Test Strategy Review: Infinigram RecursiveInfinigram System¶

Date: 2025-10-22 Modules Reviewed: infinigram/recursive.py, infinigram/scoring.py, infinigram/evaluation.py Current Test Coverage: - scoring.py: 100% (82/82 statements) ✅ - evaluation.py: 93% (186/201 statements) ✅ - recursive.py: 41% (110/271 statements) ⚠️

Executive Summary¶

The test suite demonstrates excellent behavioral testing for the scoring and evaluation components (100% and 93% coverage respectively), with well-structured tests that focus on contracts rather than implementation. However, the recursive transformation system has significant coverage gaps (41%), particularly around the core transformation generation logic and edge case handling.

Key Strengths¶

Scoring tests are exemplary - Full coverage with focused, behavioral tests
Strong property-based assertions - Tests verify mathematical properties (monotonicity, ranges, etc.)
Good separation of concerns - Component tests are isolated and clear
Minimal implementation coupling - Tests focus on observable behaviors

Critical Gaps¶

SynonymTransformer core logic untested - Only 41% coverage in recursive.py
EditDistanceTransformer transformation generation - Core algorithm not exercised
Edge cases in prediction combining - Empty predictions, weight normalization
Integration paths incomplete - Transformer → Scorer → Predictor flow not fully tested
Error handling paths - Unicode errors, corpus size edge cases

Detailed Analysis by Module¶

1. Scoring Module (`infinigram/scoring.py`) - 100% Coverage ✅¶

Test Quality: EXCELLENT¶

What's Working Well: - Comprehensive component testing - Each scoring component tested in isolation - Mathematical properties verified - Ranges, monotonicity, scaling behavior - Edge cases covered - Zero values, empty inputs, boundary conditions - Factory pattern tested - Default, conservative, aggressive scorer variants - Adaptive scorer - Performance tracking and analysis tested

Test Structure:

TestTransformationScorer (10 tests)

> [Data section]:
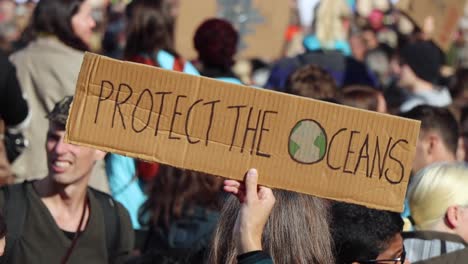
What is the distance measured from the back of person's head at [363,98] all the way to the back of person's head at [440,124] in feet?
1.21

> [Given request]: Please transcribe the test strategy review from "The test suite" up to and including "edge case handling.". Rely on nothing but the test strategy review.

> [Output below]:
The test suite demonstrates excellent behavioral testing for the scoring and evaluation components (100% and 93% coverage respectively), with well-structured tests that focus on contracts rather than implementation. However, the recursive transformation system has significant coverage gaps (41%), particularly around the core transformation generation logic and edge case handling.